Tuesday, 22 July 2014

A brief and preliminary review of The Son also Rises by Gregory Clark


Gregory Clark. The son also rises: surnames and the history of social mobility. Princeton University Press, 2014.

In one word: disappointing.

In one sense this was inevitable, given that I regarded Clark's previous book (A Farewell to Alms - FtA) as a work of genius. Nonetheless, The Son also Rises (SaR) is disappointing in a disappointing way.

Whereas the facts and figures of FtA were structured by an underlying clear, explicit, comprehensible theoretical underpinning; the SaR reads like a compendium of new data - as-if a linked collection of papers. It includes a lot of empirical analysis - but the theoretical and explanatory basis seems either over-complex or muddled.

Also, the 'normative' or ethical concern over the good-ness or bad-ness of social mobility is intrusive and distracting - indeed, I regard this normative/ethical prominence as the main reason for the unclarity of the books theoretic basis.

Of course there is a lot of very interesting piecemeal data and analysis, evidence of a lot of hard work and thinking; but in the end the SaR is less than the sum of its parts.

What do I take-away from the SaR, so far (given that there are some of the inner sections I have not yet read - and may never read)?

Well, what I take-away from this book is that the whole topic of 'social mobility' is a stupid subject, a pseudo-discourse, a false frame for analysis, and (most of all) a fake ethical principle.

Therefore, given the astonishing abilities of Gregory Clark - a man who operates at an intellectual level far above my own - what I want is for him to try again with this mass of data.

What I would most like to see is that Clark set aside the whole 'social mobility' garbage - and instead present an honest, clear and explicit causal analysis, based upon a sufficiently simple and lucid and coherent theoretical basis.



J said...

A society that allows mobility is the opposite of a society described in Plato's Republic. It is problematic to classify people as slaves forever.

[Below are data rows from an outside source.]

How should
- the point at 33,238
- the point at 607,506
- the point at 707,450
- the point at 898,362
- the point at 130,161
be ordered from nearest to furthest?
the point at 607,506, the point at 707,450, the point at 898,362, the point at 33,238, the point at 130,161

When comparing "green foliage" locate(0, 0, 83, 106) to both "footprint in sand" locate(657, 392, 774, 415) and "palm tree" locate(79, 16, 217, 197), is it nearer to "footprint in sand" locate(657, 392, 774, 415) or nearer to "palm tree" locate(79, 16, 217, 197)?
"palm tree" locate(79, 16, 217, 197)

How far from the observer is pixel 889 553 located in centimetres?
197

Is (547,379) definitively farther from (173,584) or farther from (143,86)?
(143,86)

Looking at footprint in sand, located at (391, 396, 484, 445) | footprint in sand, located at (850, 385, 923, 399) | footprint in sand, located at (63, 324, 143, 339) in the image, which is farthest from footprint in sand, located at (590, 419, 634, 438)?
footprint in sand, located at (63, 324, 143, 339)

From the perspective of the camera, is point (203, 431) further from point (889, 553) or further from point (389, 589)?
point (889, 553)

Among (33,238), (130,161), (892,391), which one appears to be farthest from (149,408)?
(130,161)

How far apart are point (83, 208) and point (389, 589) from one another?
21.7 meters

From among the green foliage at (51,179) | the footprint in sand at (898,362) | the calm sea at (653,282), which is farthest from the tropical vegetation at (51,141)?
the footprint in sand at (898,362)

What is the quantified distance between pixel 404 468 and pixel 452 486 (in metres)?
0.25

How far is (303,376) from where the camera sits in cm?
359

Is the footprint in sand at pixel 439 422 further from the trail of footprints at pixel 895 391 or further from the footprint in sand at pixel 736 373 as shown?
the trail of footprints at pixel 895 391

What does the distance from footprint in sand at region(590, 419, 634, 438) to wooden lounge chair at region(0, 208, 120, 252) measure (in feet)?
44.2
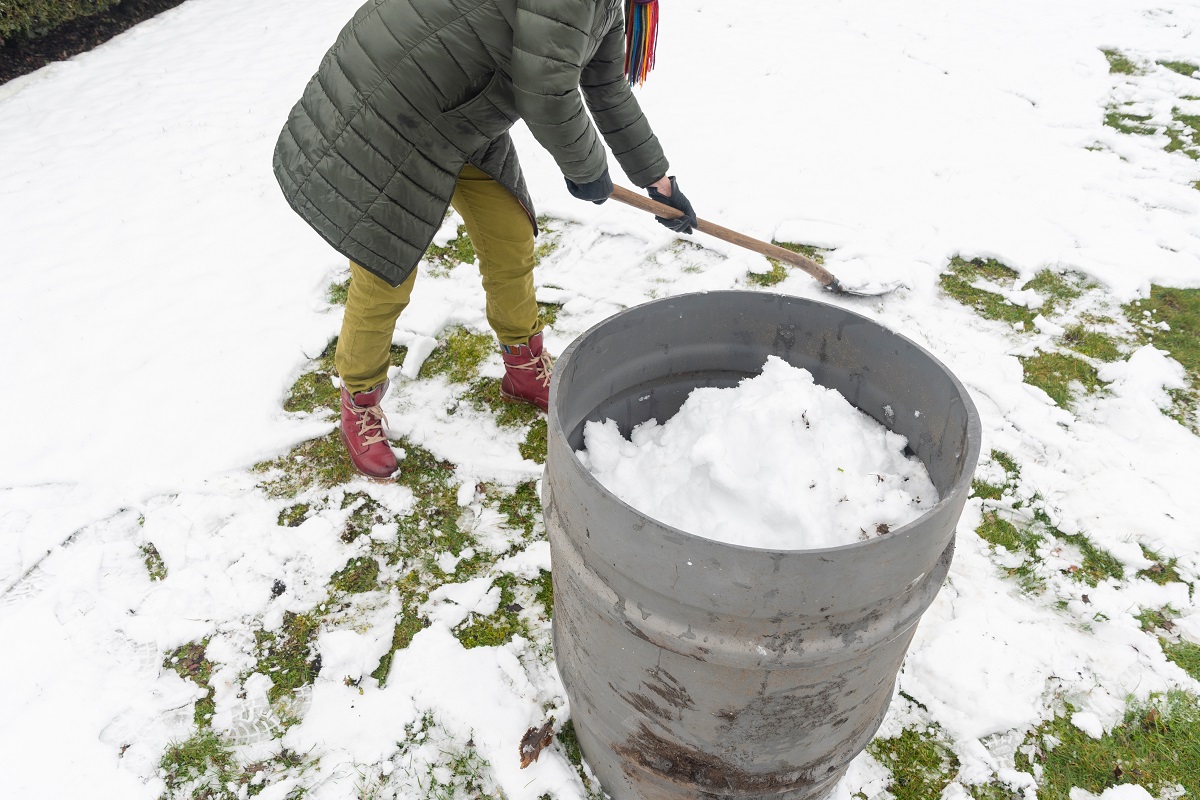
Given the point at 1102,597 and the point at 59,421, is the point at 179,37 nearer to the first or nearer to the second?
the point at 59,421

Even the Bible allows for periodical jubilees.

Bruce Charlton said...

@J - I wouldn't describe it as the opposite of The Republic, since that was a 'meritocracy' - and I don't know where the reference to slaves comes from. But there have not been many societies without social mobility. Maybe India's caste system was an exception? - although I get the sense that there was considerable scope for talent even within lower castes. The biggest difficulty for class rigidity is to prevent high status men from breeding with, and even marrying, beautiful women from low classes.